The 1991 agreement, which is enforceable by federal court, requires the utilities to begin studying fish and wildlife impacts of the hydroelectric project no later than 25 years after the purchase took effect in 1997, or 2022.
The utilities started the study process this summer, three years earlier than the agreement requires. But actions to address the impacts identified by the studies are not required to start until 2027, and they don’t have to be finished until 2032.
The agreement ultimately asks the utilities to deliver draft recommendations to the governor. The governor is then charged with adopting a formal plan that balances “efficient and economical power generation” and energy conservation with fish and wildlife, recreation, water supplies and “other beneficial public uses.”

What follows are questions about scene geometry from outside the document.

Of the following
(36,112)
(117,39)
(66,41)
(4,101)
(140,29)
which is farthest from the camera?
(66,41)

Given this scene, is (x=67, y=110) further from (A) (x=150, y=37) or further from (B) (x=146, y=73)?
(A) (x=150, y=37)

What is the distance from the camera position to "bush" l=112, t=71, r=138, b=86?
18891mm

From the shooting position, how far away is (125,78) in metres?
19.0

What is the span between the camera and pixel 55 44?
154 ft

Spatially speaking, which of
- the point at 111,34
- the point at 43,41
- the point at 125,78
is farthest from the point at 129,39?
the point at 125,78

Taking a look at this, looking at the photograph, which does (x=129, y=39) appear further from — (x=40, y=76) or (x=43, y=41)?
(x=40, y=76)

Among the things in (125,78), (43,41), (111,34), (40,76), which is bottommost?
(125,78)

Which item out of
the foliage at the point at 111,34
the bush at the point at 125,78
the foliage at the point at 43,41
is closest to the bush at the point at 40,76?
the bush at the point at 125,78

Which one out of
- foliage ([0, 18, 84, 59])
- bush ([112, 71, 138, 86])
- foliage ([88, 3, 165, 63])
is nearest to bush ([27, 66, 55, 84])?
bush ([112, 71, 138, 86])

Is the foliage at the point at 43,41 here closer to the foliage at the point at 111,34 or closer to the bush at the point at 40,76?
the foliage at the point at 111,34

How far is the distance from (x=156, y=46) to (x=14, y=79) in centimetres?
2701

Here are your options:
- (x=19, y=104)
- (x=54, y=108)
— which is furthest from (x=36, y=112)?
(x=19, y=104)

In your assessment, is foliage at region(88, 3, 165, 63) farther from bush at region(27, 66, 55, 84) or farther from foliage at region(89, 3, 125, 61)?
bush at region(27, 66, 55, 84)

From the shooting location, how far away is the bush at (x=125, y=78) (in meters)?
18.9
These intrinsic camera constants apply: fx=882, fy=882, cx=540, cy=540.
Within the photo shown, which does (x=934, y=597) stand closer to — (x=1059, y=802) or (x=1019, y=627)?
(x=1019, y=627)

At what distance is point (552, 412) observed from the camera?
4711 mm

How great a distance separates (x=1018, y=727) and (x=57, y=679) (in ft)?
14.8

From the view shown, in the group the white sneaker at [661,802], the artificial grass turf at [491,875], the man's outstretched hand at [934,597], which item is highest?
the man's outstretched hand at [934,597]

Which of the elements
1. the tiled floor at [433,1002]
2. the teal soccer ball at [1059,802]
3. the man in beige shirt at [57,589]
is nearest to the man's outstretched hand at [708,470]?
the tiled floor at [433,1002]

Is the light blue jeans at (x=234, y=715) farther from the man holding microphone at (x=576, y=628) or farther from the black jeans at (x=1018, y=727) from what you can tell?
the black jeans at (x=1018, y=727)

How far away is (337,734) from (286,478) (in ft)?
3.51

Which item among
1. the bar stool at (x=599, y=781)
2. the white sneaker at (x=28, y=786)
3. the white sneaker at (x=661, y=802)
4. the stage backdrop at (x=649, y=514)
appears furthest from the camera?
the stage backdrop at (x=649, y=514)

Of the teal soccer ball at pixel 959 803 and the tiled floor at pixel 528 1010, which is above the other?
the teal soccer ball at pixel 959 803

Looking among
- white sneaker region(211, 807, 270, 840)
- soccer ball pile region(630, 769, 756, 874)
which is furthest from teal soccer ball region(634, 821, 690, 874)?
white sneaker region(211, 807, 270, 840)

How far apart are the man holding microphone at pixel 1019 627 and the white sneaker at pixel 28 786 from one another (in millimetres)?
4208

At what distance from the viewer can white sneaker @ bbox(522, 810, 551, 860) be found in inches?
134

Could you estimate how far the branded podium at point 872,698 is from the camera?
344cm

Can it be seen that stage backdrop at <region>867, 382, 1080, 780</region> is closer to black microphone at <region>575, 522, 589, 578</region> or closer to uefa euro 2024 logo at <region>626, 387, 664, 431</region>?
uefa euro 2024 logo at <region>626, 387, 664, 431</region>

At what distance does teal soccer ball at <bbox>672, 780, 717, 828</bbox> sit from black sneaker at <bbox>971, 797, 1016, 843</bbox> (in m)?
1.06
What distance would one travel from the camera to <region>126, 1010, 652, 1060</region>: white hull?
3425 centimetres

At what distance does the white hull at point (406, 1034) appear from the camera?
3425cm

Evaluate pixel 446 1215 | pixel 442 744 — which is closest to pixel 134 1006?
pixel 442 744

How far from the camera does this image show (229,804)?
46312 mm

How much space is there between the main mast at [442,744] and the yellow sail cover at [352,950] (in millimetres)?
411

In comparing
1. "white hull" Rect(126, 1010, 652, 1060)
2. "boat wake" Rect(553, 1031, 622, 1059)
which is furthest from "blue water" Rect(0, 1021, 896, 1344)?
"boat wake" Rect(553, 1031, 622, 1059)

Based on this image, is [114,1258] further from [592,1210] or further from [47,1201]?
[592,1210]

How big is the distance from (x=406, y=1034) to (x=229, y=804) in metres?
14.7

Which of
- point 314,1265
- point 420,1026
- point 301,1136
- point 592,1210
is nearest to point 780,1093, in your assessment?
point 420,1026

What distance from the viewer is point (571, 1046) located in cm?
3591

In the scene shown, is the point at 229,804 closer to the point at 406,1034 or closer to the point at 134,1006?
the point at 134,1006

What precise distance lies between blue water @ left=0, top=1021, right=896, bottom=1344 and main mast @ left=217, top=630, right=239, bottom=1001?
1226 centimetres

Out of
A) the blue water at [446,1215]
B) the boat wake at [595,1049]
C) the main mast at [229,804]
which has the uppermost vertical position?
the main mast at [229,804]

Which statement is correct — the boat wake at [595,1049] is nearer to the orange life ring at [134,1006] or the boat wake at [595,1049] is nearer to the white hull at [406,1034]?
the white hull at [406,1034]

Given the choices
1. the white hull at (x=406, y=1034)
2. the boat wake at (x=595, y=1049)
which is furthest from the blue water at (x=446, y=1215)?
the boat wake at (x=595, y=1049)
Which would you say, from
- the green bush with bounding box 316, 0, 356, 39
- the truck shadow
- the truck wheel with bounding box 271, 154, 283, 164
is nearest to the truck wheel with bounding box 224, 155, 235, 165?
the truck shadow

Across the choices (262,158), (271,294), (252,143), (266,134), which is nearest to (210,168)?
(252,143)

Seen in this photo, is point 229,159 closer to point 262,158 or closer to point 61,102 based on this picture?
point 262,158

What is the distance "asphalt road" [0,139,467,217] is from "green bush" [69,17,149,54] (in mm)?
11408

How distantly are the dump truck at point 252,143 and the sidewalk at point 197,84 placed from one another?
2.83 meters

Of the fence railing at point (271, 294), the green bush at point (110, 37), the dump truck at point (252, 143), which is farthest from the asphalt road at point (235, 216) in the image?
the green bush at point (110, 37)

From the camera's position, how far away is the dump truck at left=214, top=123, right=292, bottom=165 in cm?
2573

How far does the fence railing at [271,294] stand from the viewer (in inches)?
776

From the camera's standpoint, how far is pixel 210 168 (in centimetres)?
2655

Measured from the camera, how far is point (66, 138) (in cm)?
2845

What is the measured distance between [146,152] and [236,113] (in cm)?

Critics point out that the agreement contains no protections for the Eklutna people, and doesn’t reference them whatsoever.
In an interview, Aaron Leggett, president of the Native Village of Eklutna, said tribal members have gotten used to being patient. But he said he also sees the story of the lower dam’s removal as being too compelling to ignore, which leaves him “optimistic.”
“I think at the end of the day, we’ll get there,” he said. “We’re at the point where, at a minimum, we know we’ve taken the dam out. And to us, that’s something to be celebrated.”
More than half of Eklutna’s tribal members live in or near the Anchorage area, Leggett said. And reviving a salmon run in their community, he added, could help unify them.